> **Problem description**
Reproduce the text of each row below without changing a word, and leave the pictures out.

> **Data provided**

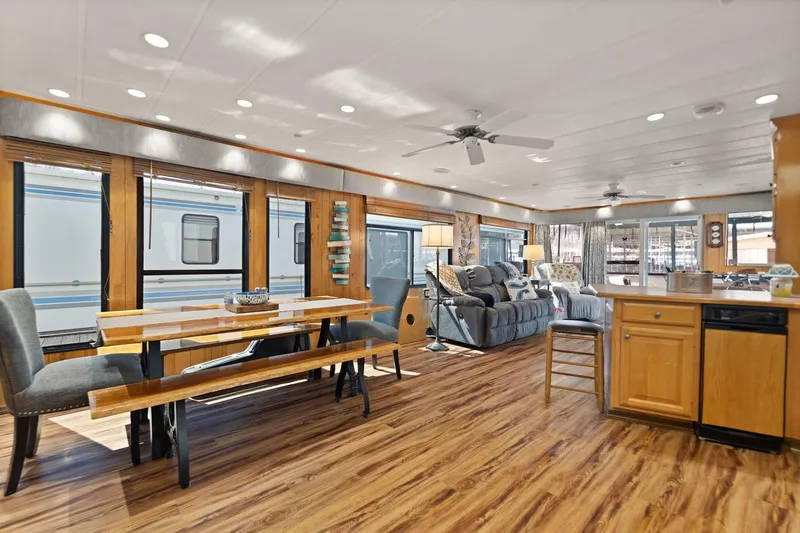 Slide: The Image of Interior of a 1998 Sharpe 16 X 80 Widebody Houseboat with modern furnishings and wood flooring. - 31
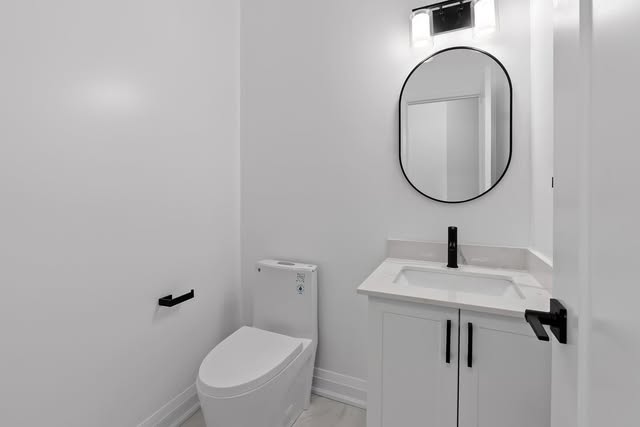 Powder room renovation with round mirror and matte black fixtures, Brampton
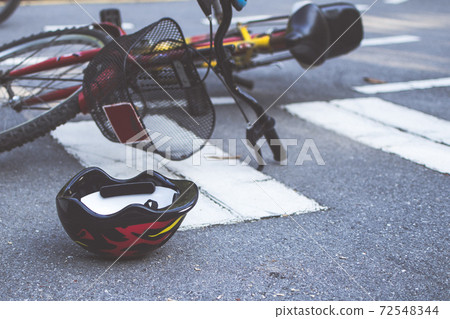 Helmet and bike lying on the road on a pedestrian crossing, after accident 72548344
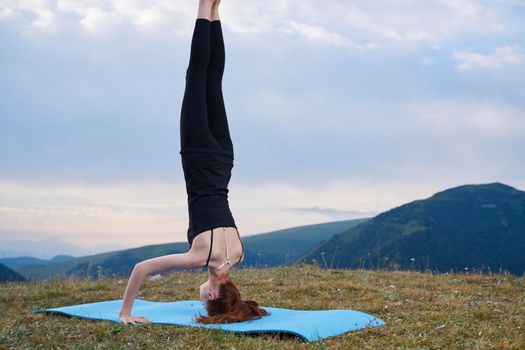 sportive woman workout meditation in the mountains outdoors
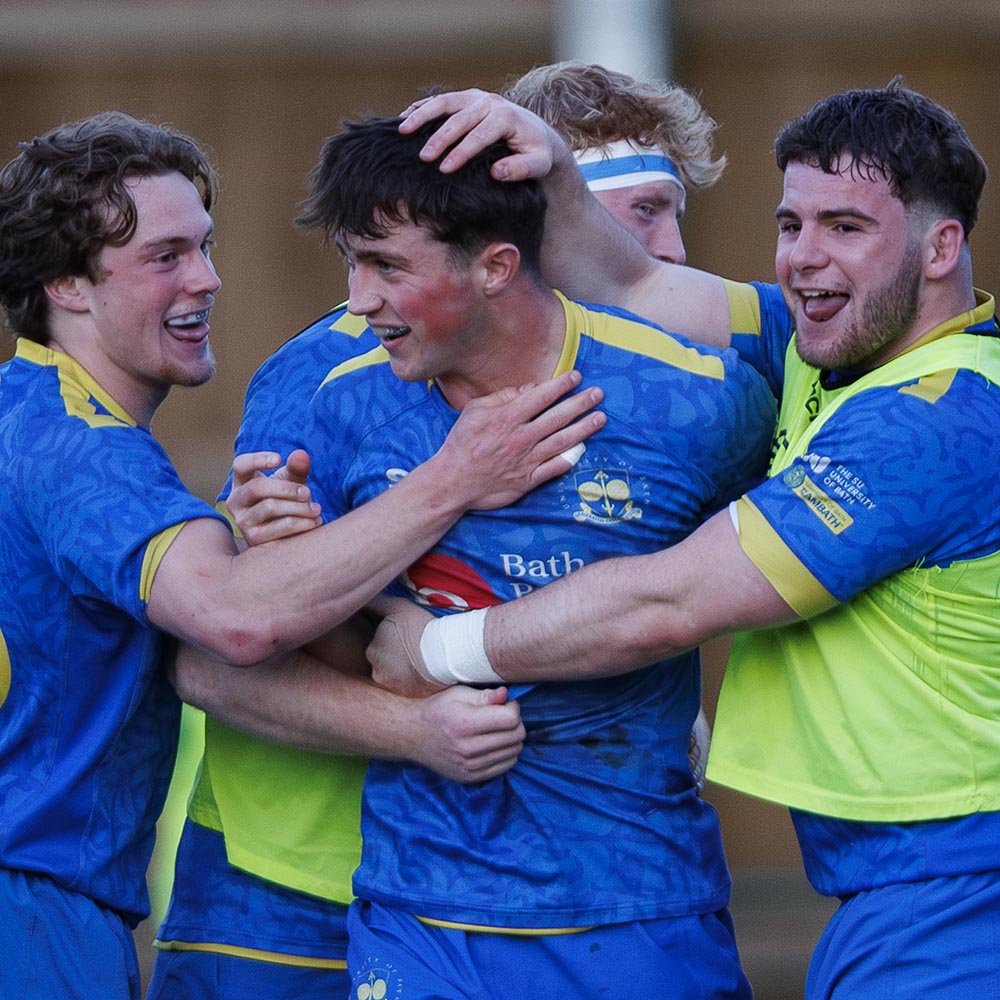 Sam Winters is congratulated by his team-mates after scoring a try for the University of Bath men's 1st XV
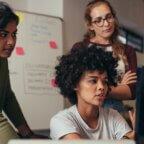 colleagues discussing diagnosis vs external cause coding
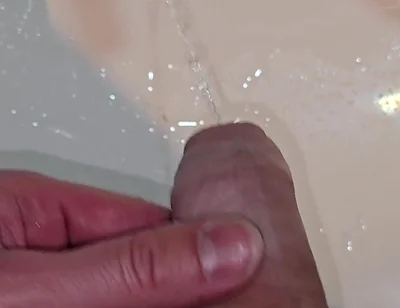 Pissing to the Bathroom Sink
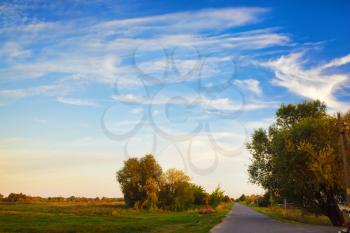 Scenic rural landscape. Old asphalt road in the countryside. Picturesque evening blue sky with clouds. Selective focus.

> **Result for this exercise**
 Slide: The Image of Interior of a 1998 Sharpe 16 X 80 Widebody Houseboat with modern furnishings and wood flooring. - 31
 Powder room renovation with round mirror and matte black fixtures, Brampton
 Helmet and bike lying on the road on a pedestrian crossing, after accident 72548344
 sportive woman workout meditation in the mountains outdoors
 Sam Winters is congratulated by his team-mates after scoring a try for the University of Bath men's 1st XV
 colleagues discussing diagnosis vs external cause coding
 Pissing to the Bathroom Sink
 Scenic rural landscape. Old asphalt road in the countryside. Picturesque evening blue sky with clouds. Selective focus.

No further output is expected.